» Data excerpts
▼▼▼

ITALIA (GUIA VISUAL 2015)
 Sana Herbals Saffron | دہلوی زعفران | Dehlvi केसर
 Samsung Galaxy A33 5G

▲▲▲
▼▼▼

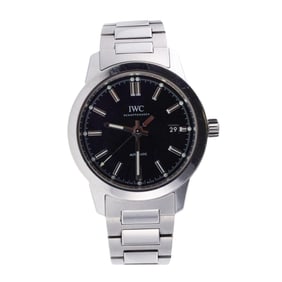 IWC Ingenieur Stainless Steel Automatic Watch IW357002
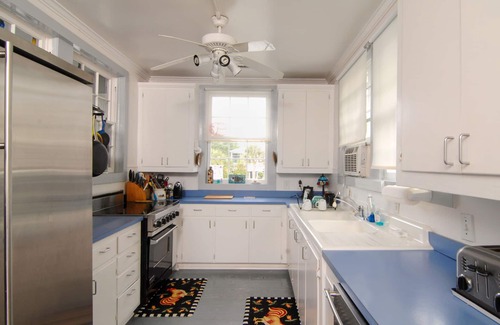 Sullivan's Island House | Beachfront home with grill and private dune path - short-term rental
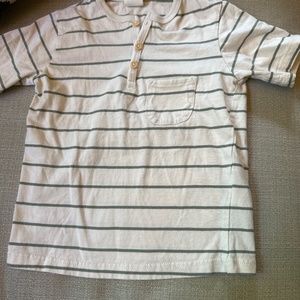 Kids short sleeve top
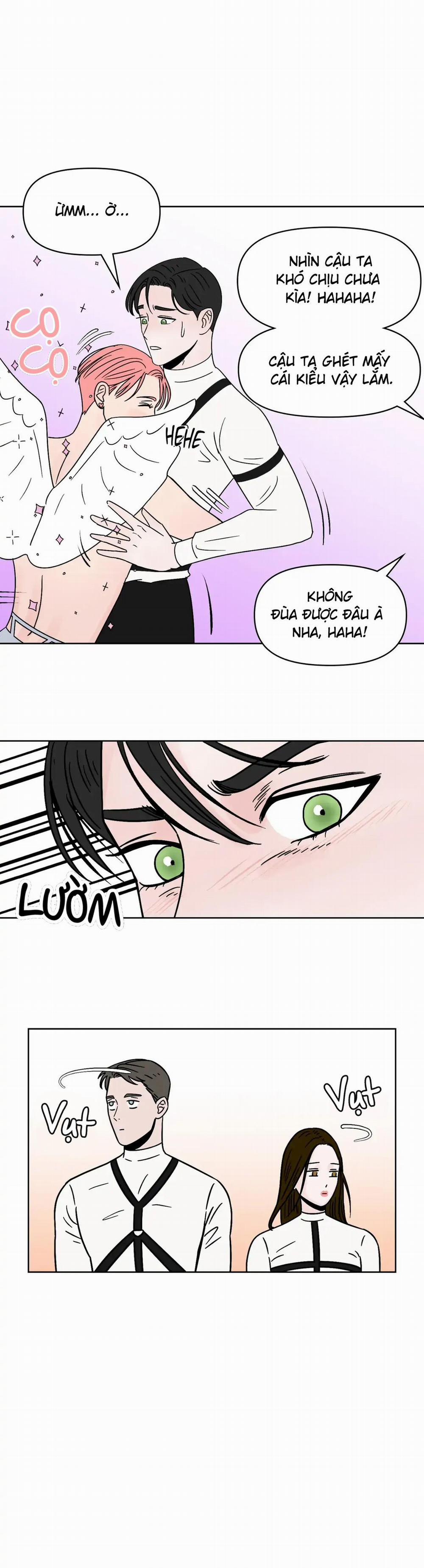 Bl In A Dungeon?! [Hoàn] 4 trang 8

▲▲▲

» What to do
No picture is to be printed. Output exactly the lines above from the line containing "IWC Ingenieur Stainless" through the line containing "Bl In A Dungeon?! [Hoàn] 4 trang 8".

» Written response
 IWC Ingenieur Stainless Steel Automatic Watch IW357002
 Sullivan's Island House | Beachfront home with grill and private dune path - short-term rental
 Kids short sleeve top
 Bl In A Dungeon?! [Hoàn] 4 trang 8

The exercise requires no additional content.